ImProver 2: Iteratively Self-Improving LMs for Neurosymbolic Proof Optimization
Original reporting by arXiv (cs.AI)

The digital landscape of formal mathematics is expanding rapidly, with verified proofs becoming critical in fields from software engineering to AI safety. This growth, however, demands ongoing refactoring for maintainability and to generate high-quality training data for emerging neural provers. Optimizing these proofs is a formidable challenge, hindered by their inherent heterogeneity, sparse training data, and high computational demands for both training and inference. Addressing these hurdles is vital for the future of automated reasoning.

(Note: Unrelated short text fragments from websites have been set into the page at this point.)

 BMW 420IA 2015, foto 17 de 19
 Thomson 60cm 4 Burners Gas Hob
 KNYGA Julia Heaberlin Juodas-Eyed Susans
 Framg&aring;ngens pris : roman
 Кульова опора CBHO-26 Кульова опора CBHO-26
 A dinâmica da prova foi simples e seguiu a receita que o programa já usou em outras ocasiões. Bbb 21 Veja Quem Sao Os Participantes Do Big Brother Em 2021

A new approach Researchers have introduced ImProver 2, a novel neurosymbolic framework for automated proof optimization within the Lean 4 ecosystem. At its core, ImProver 2 combines a data-efficient expert-iteration pipeline with an innovative "scaffold" that deftly exposes formal proof structure alongside lightweight informal abstractions. This unique design, complemented by a new suite of metrics for evaluating structural proof properties, allows for unprecedented efficiency. A 7-billion-parameter model trained with ImProver 2 remarkably outperforms significantly larger models within its class, even rivaling the performance of mid-tier frontier systems. The research underscores that with proper scaffolding and training, smaller models can effectively restructure complex, research-level proofs, firmly establishing proof optimization as a scalable and learnable task, accessible even to more modest AI systems.

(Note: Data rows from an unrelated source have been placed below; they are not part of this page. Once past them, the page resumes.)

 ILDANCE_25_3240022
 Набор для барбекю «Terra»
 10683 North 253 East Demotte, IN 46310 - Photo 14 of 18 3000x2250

ImProver 2 represents a significant leap in automated proof optimization. By integrating a neurosymbolic framework with an efficient expert-iteration pipeline and a clever scaffolding mechanism, it has demonstrated that even moderately sized models can effectively restructure complex research-level proofs. This achievement is not just about competing with larger, more resource-intensive systems; it fundamentally redefines proof optimization as a scalable and learnable task. The ability to optimize formal proofs with such efficiency addresses a critical need in maintaining the burgeoning libraries of verified mathematics, making them more manageable and improving the quality of data for future AI provers.